Even drinking a little alcohol in pregnancy can reshape baby’s brain structure
Exposure to even low levels of alcohol while in the womb can change the structure of the fetus’ brain, according to Austrian researchers.
The study results suggest that pregnant women should strictly avoid alcohol, one author said.
“Unfortunately, many pregnant women are unaware of the influence of alcohol on the fetus during pregnancy,” said lead author Dr. Patric Kienast. He's a PhD student in the biomedical imaging and image-guided therapy department, division of neuroradiology and musculoskeletal radiology at the Medical University of Vienna, in Austria. Kienast spoke in a news release from the Radiological Society of North America.
In the study, his team used MRI scans to assess the impact of drinking on 24 fetuses. The MRIs were taken when the fetuses were between 22 and 36 weeks of gestation.
“Fetal MRI is a highly specialized and safe examination method that allows us to make accurate statements about brain maturation prenatally,” said study senior author Dr. Gregor Kasprian, associate professor of radiology at the university.
The researchers assessed fetal alcohol exposure via anonymous surveys of the mothers.
The fetuses with alcohol exposure had a fetal "total maturation score" that was significantly lower than in the age-matched controls, the study found. A part of their brain involved in social cognition, audiovisual integration and language perception was shallower. That area is known as the superior temporal sulcus (STS).
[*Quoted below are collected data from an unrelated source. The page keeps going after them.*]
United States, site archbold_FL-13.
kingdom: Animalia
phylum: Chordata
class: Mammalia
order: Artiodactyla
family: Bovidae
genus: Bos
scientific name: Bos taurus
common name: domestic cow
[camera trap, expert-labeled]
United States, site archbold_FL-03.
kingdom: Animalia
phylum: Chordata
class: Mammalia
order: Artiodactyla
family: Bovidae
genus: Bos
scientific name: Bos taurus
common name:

“We found the greatest changes in the temporal brain region and STS,” Kasprian noted. “We know that this region, and specifically the formation of the STS, has a great influence on language development during childhood.”
Even the brains of fetuses with low levels of alcohol exposure were changed.
“Seventeen of 24 mothers drank alcohol relatively infrequently, with average alcohol consumption of less than one alcoholic drink per week,” Kienast said. “Nevertheless, we were able to detect significant changes in these fetuses based on prenatal MRI.”
Three study participants said they drank one to three drinks per week; two drank four to six drinks; and one averaged 14 or more drinks per week. Six mothers also reported at least one binge drinking episode during their pregnancies when they had more than four drinks.
The study authors said the issues they saw may owe to a delay in myelination. Myelin protects nerve cells, making it possible to transmit information more quickly and potentially affecting milestones such as rolling over, crawling or processing language.
Alcohol exposure may also affect a process called gyrification that involves forming the folds of the cerebral cortex, which affects cognitive performance.
“Pregnant women should strictly avoid alcohol consumption,” Kienast advised. “As we show in our study, even low levels of alcohol consumption can lead to structural changes in brain development and delayed brain maturation.”